Klasik bir romantik komedi olduğunu biliyordum ama oyuncu kadrosu nedeniyle izlemek istedim. Beklediğimi de buldum keyifli vakit geçirten ama herhangi bir şekilde yenilik sunmayan bir film. Defalarca benzeri yapıldı, yapılmaya da devam edecektir. Arada böyle filmler izlemek iyi geliyor. Sevdiğin oyuncularla olunca daha da iyi geliyor.

Daniel Radcliffe ve Zoe Kazan çok iyi ikili olmuşlar. Özellikle Zoe Kazan'ı çirkin bulmama rağmen izlemeyi çok seviyorum. Adam Driver'ın da ilk boy gösterdiği filmlerdenmiş. Yardımcı kadın oyuncu kadrosunu seçen cast ekibini kutluyorum. Herkes çok güzeldi.
Mackenzie Davis'e zaten her izlediğimde hayran kalıyordum da Megan Park da çok iyiydi. Çok az gözüken Sarah Gadon da çok güzeldi. Neyse konu film yorumundan farklı bir noktaya doğru gitmeye başladı.


6.5/10

-------------------



Conviction (2010)

Just Mercy, 7. Koğuştaki Mucize ve bu film sonrası rahatlıkla söyleyebilirim ki artık bu tip haksız yere (?) hüküm yeme filmlerine doymuşum. Bu tip konular çok bayat hissettiriyor. Finalde adam suçlu da çıksa suçsuz da çıksa görüşüm pek değişmeyecekti. İki türlüsünü de görmüşlüğümüz var çünkü.

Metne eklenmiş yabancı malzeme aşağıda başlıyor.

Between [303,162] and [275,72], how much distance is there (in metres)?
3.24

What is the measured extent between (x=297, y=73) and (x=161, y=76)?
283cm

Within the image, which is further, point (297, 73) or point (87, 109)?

Film gerçek olaylardan uyarlanmış. Benzerlerinden ayıran tek özelliği karşılıksız kardeş sevgisini iyi anlatan bir film olması. Fakat işleyiş epey bayat. Kan analizinin eskiden sadece grup üzerinden yapılıp dna analizi sonrası bu şekilde aklanan insanlar olduğunu öğrenmem gibi güzel bir katkısı hariç.

Bu arada oyunculuk performansları da çok başarılıydı. Hem Hilary Swank hem de Sam Rockwell epey iyi oynamış. Fakat film vasat olduğu için Oscar'da aday olamamalarını isabetli buldum. (Swank o yıl SAG adaylığı, Rockwell Critics' Choice adaylığı almış.)